Kula Sulh Ceza Mahkemesinin 03/11/2009 tarihli ve 2009/248 esas, 2009/275 sayılı hükmün açıklanmasının geri bırakılmasına dair kararın sanığın huzurunda katılanın yokluğunda verildiği, kanun yolu başvuru süresinin 'tefhimden ve tebliğinden' itibaren başlayacağının belirtildiği, kararın katılana tebliğ edildiği, sanığa herhangi bir tebligat yapılmadığı, kararın 01/12/2009 tarihi itibariyle kesinleştirildiği görülmüştür.
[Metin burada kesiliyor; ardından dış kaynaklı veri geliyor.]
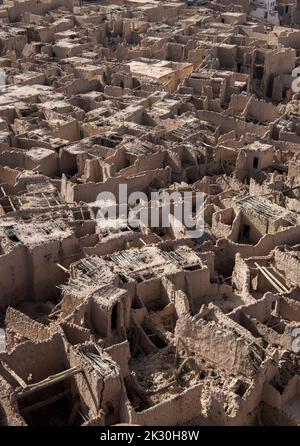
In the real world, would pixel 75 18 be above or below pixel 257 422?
above

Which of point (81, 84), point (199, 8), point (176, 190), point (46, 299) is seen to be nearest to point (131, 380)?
point (46, 299)

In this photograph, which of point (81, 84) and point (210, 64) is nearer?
point (81, 84)

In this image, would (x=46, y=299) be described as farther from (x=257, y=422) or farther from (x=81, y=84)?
(x=81, y=84)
Dosya kapsamı, kanun yararına bozma istemi ve tüm bu açıklamalar birlikte değerlendirildiğinde;
Sanık ...'in yüzüne karşı verilen Kula Sulh Ceza Mahkemesinin 03/11/2009 tarihli ve 2009/248 esas, 2009/275 sayılı kararında, kanun yolu başvuru süresinin kararın tefhiminden itibaren başlayacağının belirtilmesi gerekirken “tefhimden ve tebliğinden” itibaren başlayacağının belirtilmesi suretiyle yanıltıcı ifadenin kullanılması ve bu haliyle tefhimin Anayasa’nın 40/2, CMK’nın 34/2, 231/2 ve 232/6. maddelerinde öngörülen yöntemlere uygun olarak yapılmayıp gerekçeli kararın da sanığa usulünce tebliğ edilmemesi karşısında; hükmün açıklanmasının geri bırakılması kararının kesinleşmediği ve denetim süresinin başlamadığı gözetilmeden, sanığın denetim süresi içerisinde kasıtlı suç işlediği gerekçesiyle açıklanması geri bırakılan hükmün açıklanması suretiyle sanığın TCK'nın 106/1-2. cümle, 62/1 ve 52/2. maddeleri uyarınca 500,00 Türk lirası adli para cezasıyla cezalandırılmasına dair Kula Asliye Ceza Mahkemesinin 13/01/2015 tarihli ve 2014/216 esas, 2015/6 sayılı kararında isabet bulunmamaktadır.
IV-Sonuç ve Karar:
Yukarıda açıklanan nedenlerle,
1)Kanun yararına bozma istemine ilişkin Yargıtay Cumhuriyet Başsavcılığınca düzenlenen ihbarnamede yer alan bozma nedeni yerinde görüldüğünden, sanık hakkında tehdit suçundan kurulan, Kula Asliye Ceza Mahkemesinin 13/01/2015 tarihli ve 2014/216 esas, 2015/6 sayılı kesinleşen kararının, 5271 sayılı Ceza Muhakemesi Kanununun 309. maddesi uyarınca BOZULMASINA,
2)Yargılamanın tekrarlanması yasağı ve aynı Kanun maddesinin 4-d fıkrasına göre, sanığın tehdit suçundan cezalandırılmasına ilişkin hüküm fıkralarının,
'Sanık ...'in yüzüne karşı verilen Kula Sulh Ceza Mahkemesinin 03/11/2009 tarihli ve 2009/248 esas, 2009/275 sayılı kararında, kanun yolu başvuru süresinin kararın
tefhiminden itibaren başlayacağının belirtilmesi gerekirken “tefhimden ve tebliğinden” itibaren başlayacağının belirtilmesi suretiyle yanıltıcı ifadenin kullanılması ve bu haliyle tefhimin Anayasa’nın 40/2, CMK’nın 34/2, 231/2 ve 232/6. maddelerinde öngörülen yöntemlere uygun olarak yapılmayıp gerekçeli kararın da sanığa usulünce tebliğ edilmemesi karşısında; hükmün açıklanmasının geri bırakılması kararının kesinleşmediği ve denetim süresinin başlamadığı anlaşıldığından, sanık hakkında Kula Sulh Ceza Mahkemesinin 03/11/2009 tarihli ve 2009/248 esas, 2009/275 sayılı kararıyla verilen HÜKMÜN AÇIKLANMASINA YER OLMADIĞINA,”
şeklinde DÜZELTİLMESİNE,
3)Bozulan kararda yer alan diğer hususların olduğu gibi bırakılmasına, sonraki işlemlerin, CMK'nın 309/4. maddesi gereğince mahallinde mahkemesince yerine getirilmesine, 29/11/2018 tarihinde oybirliğiyle karar verildi.